Items listed in a dataset
........

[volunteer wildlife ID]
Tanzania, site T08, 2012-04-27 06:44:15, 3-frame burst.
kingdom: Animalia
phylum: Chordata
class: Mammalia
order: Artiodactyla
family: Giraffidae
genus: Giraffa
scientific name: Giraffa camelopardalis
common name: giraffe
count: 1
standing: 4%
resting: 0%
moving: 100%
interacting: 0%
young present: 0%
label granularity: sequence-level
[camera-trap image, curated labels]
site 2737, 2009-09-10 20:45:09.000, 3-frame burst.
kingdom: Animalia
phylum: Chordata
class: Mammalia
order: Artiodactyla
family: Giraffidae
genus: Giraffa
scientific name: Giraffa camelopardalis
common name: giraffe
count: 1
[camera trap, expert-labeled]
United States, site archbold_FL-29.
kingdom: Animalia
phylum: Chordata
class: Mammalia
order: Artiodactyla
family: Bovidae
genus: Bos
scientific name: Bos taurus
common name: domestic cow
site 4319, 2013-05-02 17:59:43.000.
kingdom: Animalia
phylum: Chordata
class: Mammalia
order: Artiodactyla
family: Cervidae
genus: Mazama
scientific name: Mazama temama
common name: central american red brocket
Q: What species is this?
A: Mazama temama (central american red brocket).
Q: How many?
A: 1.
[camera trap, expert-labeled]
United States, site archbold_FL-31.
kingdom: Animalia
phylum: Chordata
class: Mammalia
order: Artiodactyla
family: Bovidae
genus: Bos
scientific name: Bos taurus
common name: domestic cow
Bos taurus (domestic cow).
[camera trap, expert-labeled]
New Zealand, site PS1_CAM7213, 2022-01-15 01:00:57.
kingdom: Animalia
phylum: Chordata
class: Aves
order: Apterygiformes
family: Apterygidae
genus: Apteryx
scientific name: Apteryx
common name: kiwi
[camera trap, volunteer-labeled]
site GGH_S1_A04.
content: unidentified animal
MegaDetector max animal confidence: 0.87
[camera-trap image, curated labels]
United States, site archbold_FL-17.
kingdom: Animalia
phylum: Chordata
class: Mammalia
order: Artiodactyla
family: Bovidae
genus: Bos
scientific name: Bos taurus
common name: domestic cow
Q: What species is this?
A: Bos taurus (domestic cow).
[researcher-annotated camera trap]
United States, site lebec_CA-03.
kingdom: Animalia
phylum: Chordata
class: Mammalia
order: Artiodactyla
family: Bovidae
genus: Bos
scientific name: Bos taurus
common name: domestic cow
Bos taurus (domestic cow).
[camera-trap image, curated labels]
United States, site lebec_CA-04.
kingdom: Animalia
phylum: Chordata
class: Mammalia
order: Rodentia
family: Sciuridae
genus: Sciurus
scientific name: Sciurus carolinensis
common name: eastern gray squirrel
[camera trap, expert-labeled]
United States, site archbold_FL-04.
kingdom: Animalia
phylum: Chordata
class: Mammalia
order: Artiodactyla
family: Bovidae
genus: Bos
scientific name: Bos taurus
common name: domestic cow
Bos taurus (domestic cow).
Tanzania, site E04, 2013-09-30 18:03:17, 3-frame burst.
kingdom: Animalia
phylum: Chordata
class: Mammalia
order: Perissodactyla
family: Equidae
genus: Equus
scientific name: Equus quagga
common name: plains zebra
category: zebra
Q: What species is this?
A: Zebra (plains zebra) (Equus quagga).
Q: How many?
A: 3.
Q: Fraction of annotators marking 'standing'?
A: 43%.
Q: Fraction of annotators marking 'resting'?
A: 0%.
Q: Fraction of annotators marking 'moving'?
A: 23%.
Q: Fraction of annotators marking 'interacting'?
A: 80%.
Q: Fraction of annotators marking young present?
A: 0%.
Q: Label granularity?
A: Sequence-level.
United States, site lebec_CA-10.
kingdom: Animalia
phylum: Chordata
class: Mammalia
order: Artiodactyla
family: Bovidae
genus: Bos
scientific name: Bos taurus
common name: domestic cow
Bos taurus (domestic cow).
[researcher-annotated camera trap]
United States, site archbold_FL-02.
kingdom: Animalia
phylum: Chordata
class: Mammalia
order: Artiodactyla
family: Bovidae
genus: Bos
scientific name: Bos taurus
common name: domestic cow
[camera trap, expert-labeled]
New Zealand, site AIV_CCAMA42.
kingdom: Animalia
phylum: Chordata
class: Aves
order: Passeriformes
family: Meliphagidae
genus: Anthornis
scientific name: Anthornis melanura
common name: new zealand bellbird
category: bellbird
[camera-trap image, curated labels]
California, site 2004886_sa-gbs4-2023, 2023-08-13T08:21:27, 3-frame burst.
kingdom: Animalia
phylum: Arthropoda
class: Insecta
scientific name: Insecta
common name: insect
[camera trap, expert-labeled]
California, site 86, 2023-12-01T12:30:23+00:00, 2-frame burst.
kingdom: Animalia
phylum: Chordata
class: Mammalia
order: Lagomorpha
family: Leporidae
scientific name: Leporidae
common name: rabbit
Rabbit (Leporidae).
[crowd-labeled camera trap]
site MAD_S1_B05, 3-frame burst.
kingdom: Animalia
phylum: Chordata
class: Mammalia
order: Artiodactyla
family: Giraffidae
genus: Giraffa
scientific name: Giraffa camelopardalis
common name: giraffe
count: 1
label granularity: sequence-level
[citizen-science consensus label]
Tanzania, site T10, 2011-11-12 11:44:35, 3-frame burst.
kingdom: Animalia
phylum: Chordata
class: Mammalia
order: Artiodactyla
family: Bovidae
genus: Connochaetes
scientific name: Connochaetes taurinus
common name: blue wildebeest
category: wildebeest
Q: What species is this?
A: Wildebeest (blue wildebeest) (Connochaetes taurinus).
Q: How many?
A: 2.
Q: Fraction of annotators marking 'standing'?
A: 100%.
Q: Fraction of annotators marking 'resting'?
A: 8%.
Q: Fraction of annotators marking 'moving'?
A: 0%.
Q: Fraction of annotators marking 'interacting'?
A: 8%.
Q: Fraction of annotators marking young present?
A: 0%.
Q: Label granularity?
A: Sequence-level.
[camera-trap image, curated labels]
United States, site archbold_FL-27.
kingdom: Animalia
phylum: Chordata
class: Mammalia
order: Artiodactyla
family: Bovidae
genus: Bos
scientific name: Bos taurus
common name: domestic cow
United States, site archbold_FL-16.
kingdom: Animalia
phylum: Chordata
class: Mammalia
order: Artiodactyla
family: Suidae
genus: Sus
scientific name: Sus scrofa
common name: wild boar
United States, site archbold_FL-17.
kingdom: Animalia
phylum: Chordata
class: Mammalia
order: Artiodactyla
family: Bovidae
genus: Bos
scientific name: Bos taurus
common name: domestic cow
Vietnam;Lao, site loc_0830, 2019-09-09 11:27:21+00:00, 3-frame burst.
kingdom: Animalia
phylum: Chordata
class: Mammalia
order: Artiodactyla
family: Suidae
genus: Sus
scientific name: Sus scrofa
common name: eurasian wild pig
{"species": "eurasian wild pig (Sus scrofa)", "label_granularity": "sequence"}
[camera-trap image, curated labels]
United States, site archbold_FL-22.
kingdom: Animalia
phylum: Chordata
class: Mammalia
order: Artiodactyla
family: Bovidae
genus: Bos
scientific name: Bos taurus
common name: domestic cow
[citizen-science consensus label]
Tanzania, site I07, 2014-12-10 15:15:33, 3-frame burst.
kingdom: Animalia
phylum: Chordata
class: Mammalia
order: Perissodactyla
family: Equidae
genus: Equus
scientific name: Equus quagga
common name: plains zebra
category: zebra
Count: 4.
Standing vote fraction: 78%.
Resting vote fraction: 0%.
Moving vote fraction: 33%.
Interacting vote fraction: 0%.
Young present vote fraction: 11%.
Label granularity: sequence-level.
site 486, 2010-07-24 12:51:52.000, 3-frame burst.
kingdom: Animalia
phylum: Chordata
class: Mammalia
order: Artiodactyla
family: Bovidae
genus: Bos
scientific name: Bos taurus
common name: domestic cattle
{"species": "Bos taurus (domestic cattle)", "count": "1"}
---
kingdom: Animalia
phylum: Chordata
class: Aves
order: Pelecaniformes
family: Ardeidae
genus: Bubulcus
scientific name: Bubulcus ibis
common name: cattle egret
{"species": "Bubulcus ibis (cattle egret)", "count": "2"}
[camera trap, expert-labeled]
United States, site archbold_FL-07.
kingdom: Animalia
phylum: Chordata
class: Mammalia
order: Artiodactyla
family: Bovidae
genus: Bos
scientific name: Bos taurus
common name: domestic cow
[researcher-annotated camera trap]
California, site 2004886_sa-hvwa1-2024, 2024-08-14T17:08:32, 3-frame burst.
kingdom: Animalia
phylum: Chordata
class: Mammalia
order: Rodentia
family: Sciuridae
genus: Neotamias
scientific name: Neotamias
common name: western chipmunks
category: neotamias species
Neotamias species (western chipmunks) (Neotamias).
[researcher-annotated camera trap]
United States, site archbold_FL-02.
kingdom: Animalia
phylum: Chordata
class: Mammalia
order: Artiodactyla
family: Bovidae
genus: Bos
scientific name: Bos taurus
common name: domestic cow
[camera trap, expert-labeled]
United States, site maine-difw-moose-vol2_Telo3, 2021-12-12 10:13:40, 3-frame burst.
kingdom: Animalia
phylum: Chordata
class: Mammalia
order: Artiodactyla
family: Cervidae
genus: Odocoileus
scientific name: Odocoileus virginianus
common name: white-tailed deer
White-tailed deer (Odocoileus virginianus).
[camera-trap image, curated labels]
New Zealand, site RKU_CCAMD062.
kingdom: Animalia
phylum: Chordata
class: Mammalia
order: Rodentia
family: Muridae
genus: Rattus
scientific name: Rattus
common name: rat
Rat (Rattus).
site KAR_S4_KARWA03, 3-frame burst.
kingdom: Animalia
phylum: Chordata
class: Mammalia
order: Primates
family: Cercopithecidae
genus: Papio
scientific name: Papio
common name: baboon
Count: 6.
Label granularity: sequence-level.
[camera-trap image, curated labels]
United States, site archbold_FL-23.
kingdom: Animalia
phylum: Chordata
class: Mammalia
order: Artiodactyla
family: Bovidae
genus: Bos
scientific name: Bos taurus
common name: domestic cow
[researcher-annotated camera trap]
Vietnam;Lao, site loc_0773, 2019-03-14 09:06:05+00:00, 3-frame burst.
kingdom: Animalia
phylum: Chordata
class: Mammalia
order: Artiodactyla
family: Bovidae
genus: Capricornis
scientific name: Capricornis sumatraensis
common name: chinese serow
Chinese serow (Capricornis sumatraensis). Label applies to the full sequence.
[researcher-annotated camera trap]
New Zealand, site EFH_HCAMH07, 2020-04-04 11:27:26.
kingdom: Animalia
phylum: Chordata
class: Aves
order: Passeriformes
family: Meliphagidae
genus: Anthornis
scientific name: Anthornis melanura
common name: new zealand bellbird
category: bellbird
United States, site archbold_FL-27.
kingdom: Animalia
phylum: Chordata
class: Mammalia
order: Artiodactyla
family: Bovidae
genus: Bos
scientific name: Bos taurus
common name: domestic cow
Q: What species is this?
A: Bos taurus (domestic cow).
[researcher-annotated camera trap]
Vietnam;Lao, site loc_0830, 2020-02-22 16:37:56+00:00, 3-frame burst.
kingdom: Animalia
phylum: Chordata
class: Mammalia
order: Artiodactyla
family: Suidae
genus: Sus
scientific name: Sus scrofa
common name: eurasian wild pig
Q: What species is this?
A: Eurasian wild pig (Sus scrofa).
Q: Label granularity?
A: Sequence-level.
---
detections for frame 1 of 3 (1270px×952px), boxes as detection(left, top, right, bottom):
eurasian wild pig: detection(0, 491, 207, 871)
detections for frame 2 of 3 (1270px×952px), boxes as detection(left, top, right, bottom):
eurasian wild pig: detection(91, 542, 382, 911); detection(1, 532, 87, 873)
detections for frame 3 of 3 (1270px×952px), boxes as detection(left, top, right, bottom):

........

Copy nothing beyond the line containing "moving: 100%". Transcribe exactly from the first line of the entries down to that line, inclusive.

[volunteer wildlife ID]
Tanzania, site T08, 2012-04-27 06:44:15, 3-frame burst.
kingdom: Animalia
phylum: Chordata
class: Mammalia
order: Artiodactyla
family: Giraffidae
genus: Giraffa
scientific name: Giraffa camelopardalis
common name: giraffe
count: 1
standing: 4%
resting: 0%
moving: 100%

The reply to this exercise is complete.